The word thesaurus is a rather fancy name, which has acquired a certain mystique,
because it is often bandied about as something necessary for effective information retrieval, but
something which sounds as though it will involve a lot of work. I have often heard curators say
"That's all very well if you have the time and resources, but I have this great backlog of
cataloguing to do, and I would never get through the half of it if I had to spend time setting up
anything as complicated as a thesaurus. What I need is a simple list of names which I can use to
index my objects."
My main purpose in this paper is to make three points:
- A simple name list without some rules will rapidly become a mess.
- Only three simple rules are needed; using them will make life easier for you, not harder.

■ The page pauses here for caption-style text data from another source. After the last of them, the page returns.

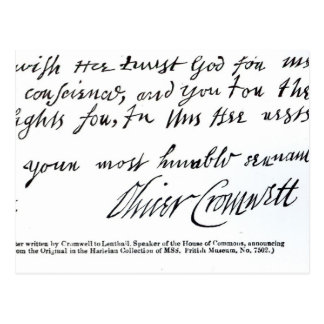 Signature Oliver Cromwell,from handwritten Postcard
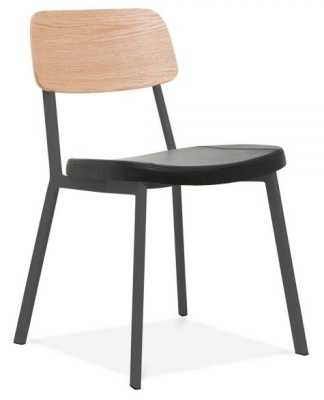 Rica Chair With A Charcoal Pu Seat Front Angle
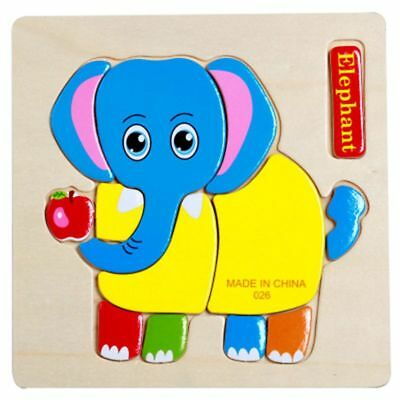 Elephant Wooden Puzzle Jigsaw Early Learning Pre-school Educational Toys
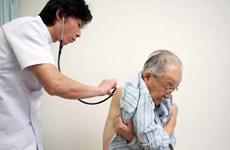 Quốc hội Nhật Bản chính thức thông qua Luật bảo hiểm y tế sửa đổi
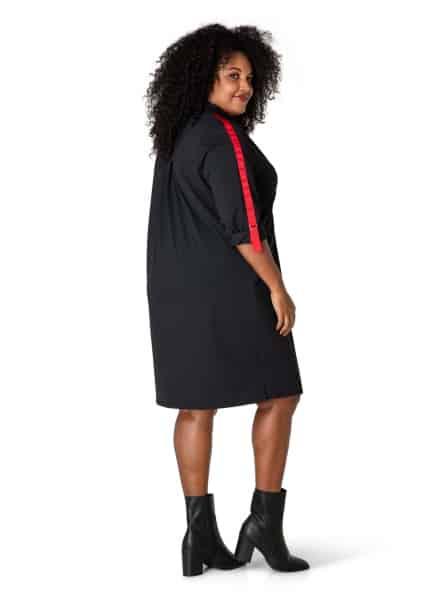 Travel jurk- Plus size kleding By Bella 2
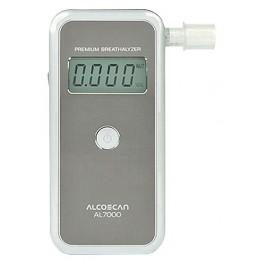 AlcoScan AL-7000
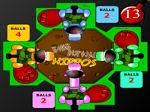 Play Bomb Hippos free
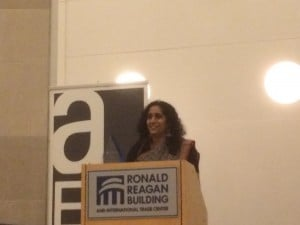 Sapna Pandya, giving her acceptance speech.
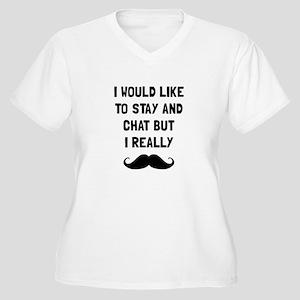 Really Moustache Plus Size T-Shirt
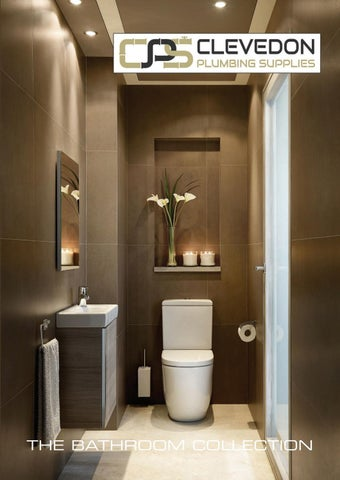 Cps Bathroom Ideas Priced Catalogue By Clevedon Plumbing Supplies Ltd Issuu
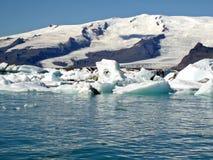 glaciärlake Arkivbilder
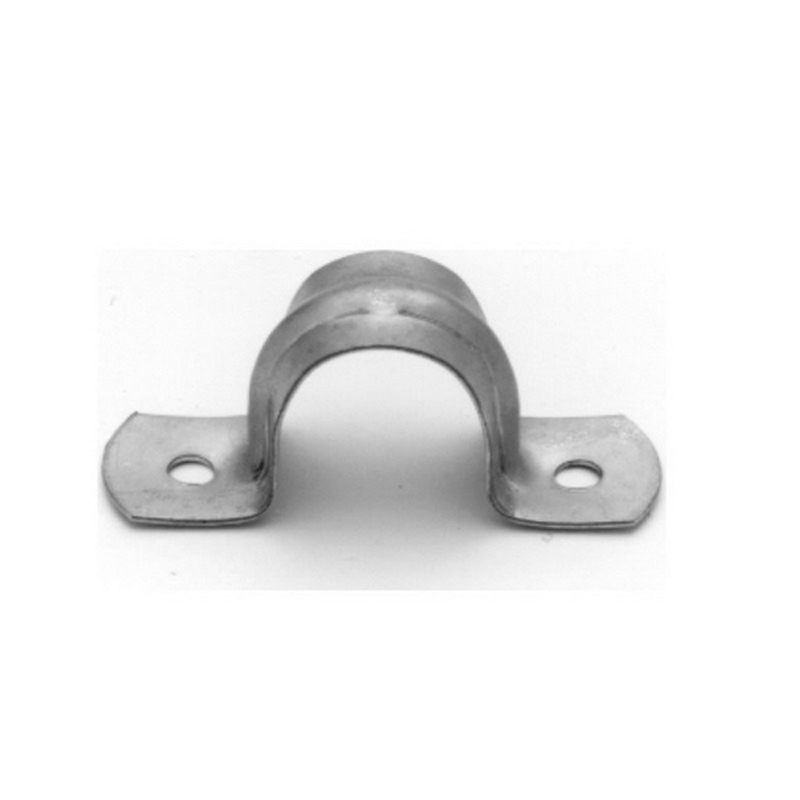 Midwest 496-2 2-Hole Strap; 3/8 Inch, Steel, Galvanized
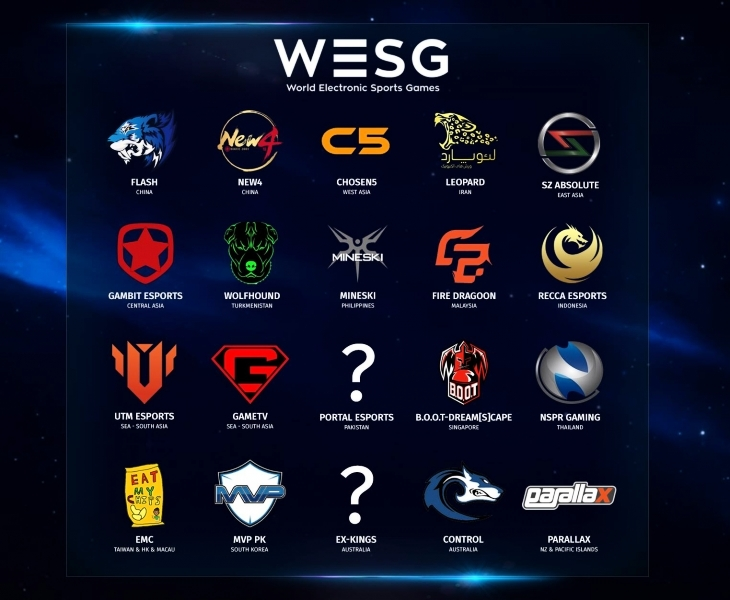 Определились все соперники Gambit на тихоокеанском финале WESG 2017 по CS:GO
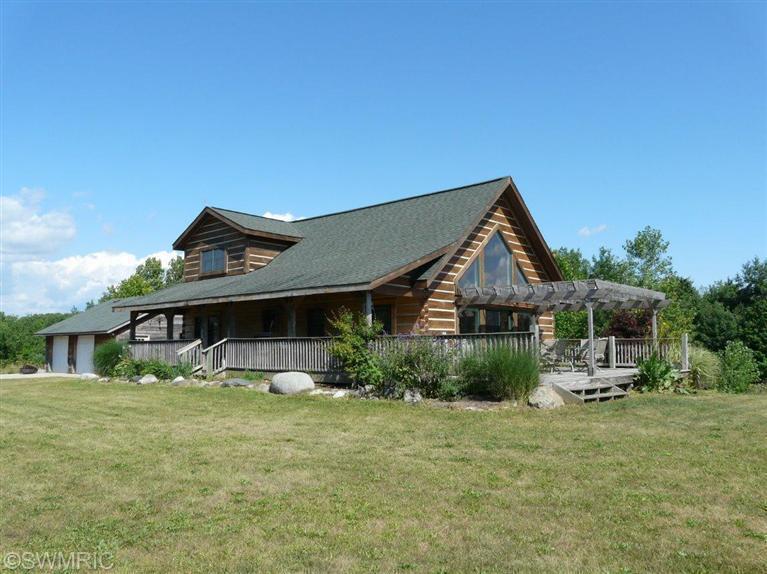 Real Estate for Sale, ListingId: 29470365, Hopkins,MI49328
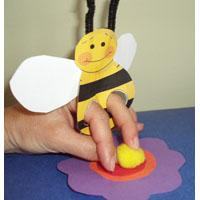 preschool bee flower pollination science activity and lesson
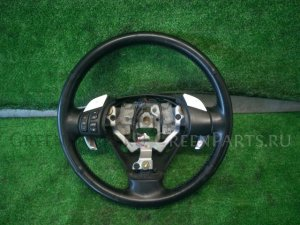 Руль на Mazda Rx-8 SE3P 13B-MSP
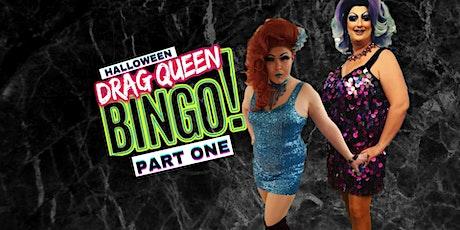 Halloween Drag Queen Bingo tickets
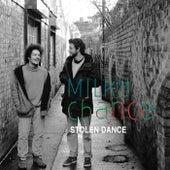 Stolen Dance by Milky Chance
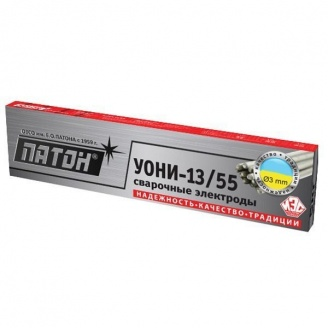 Электроды ПАТОН УОНИ-13/55 3 мм 5 кг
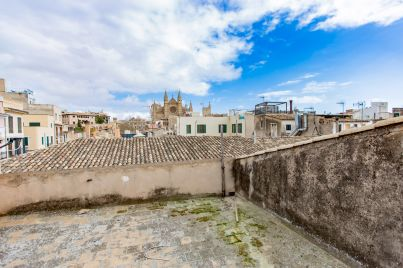 Town house,Old town palace en Palma Oldtown - 36789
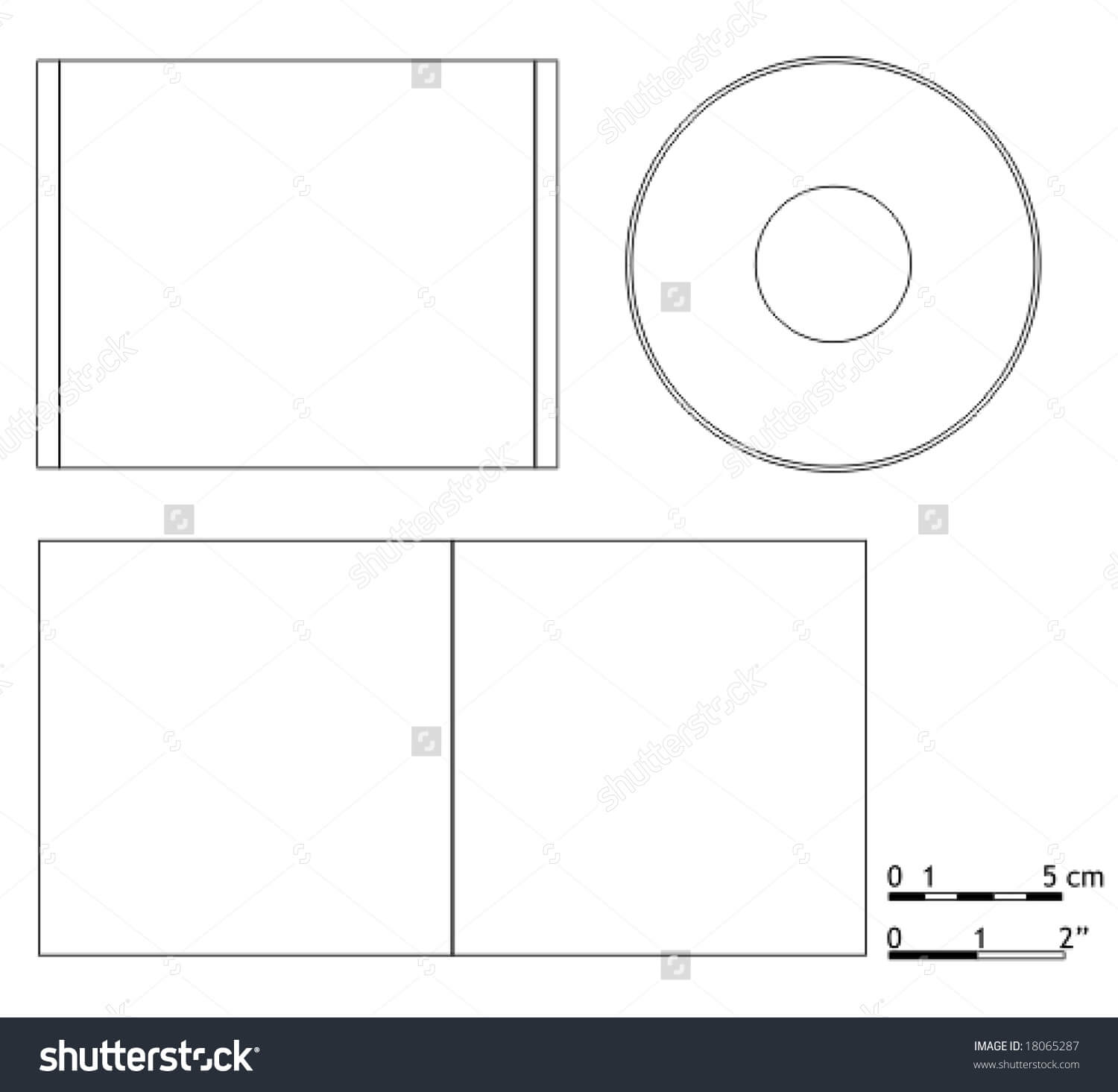 011 Jewel Case Template Word Free Ideas Blank Cover Pertaining To Blank Cd Template Word
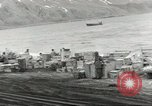 Image of American Navy men Aleutian Islands Alaska USA, 1943, second 8 stock footage video 65675058377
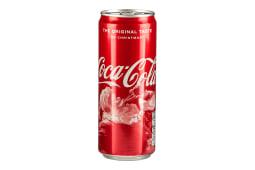 Coca-Cola (0.33l)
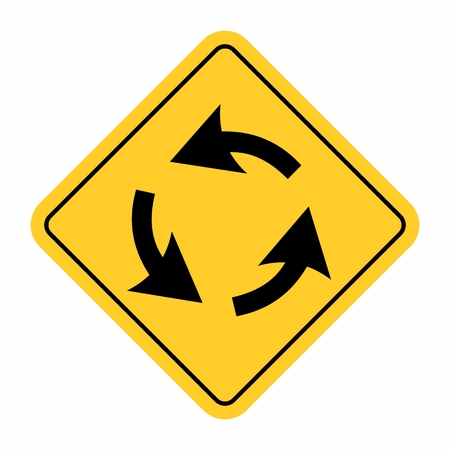 Roundabout crossroad traffic sign Illustration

- So long as you stick to these rules, you can take an existing thesaurus and adapt it to your
needs; you are not limited to using the terms which are listed in it already, and you are not
obliged to use more detail than you need.
What are these rules?
- Use a limited list of indexing terms, but plenty of entry terms
-- link these with USE and USE FOR (UF) relationships.
- Structure terms of the same type into hierarchies
-- link these with BROADER TERM/NARROWER TERM (BT/NT) relationships.
- Remind users of other terms to consider
-- link these with RELATED TERM/RELATED TERM (RT/RT) relationships.
I shall consider each of these rules in turn.
A major purpose of a thesaurus is to match the terms brought to the system by an enquirer with the
terms used by the indexer. Whenever there are alternative names for a type of item, we have to
choose one to use for indexing, and provide an entry under each of the others saying what the
preferred term is. If we index all full-length ladies' garments as dresses, then someone
who searches for frocks must be told that they should look for dresses instead.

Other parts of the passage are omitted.